### Exercise passage

====

Friday, December 23, 2005
Like the fifth Beatle, former Enron Chief Accounting Officer Richard Causey has been the unknown defendant in the upcoming Enron conspiracy trial. Unlike codefendants Ken Lay and Jeffrey Skilling, who as CEOs of the company had high-profile and highly lucrative roles, Causey was responsible for the nuts-and-bolts of the accounting issues at the core of the fraud, including the responsibility for assuring that the transactions with the "special purpose entities" controlled by former CFO Andrew Fastow were handled properly. A Wall Street Journal article (here) offers the tantalizing speculation that Causey may enter into a last-minute deal with the prosecutors and become a government witness against his former bosses.

====

### Job item
Transcribe the passage about Richard Causey from "Friday, December 23, 2005" up to and including "his former bosses.". Base all work on the passage about Richard Causey alone.

### Stored data
====

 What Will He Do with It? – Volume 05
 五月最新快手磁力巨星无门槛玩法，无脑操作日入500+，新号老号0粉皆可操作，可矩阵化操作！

====

### Output below
Friday, December 23, 2005
Like the fifth Beatle, former Enron Chief Accounting Officer Richard Causey has been the unknown defendant in the upcoming Enron conspiracy trial. Unlike codefendants Ken Lay and Jeffrey Skilling, who as CEOs of the company had high-profile and highly lucrative roles, Causey was responsible for the nuts-and-bolts of the accounting issues at the core of the fraud, including the responsibility for assuring that the transactions with the "special purpose entities" controlled by former CFO Andrew Fastow were handled properly. A Wall Street Journal article (here) offers the tantalizing speculation that Causey may enter into a last-minute deal with the prosecutors and become a government witness against his former bosses.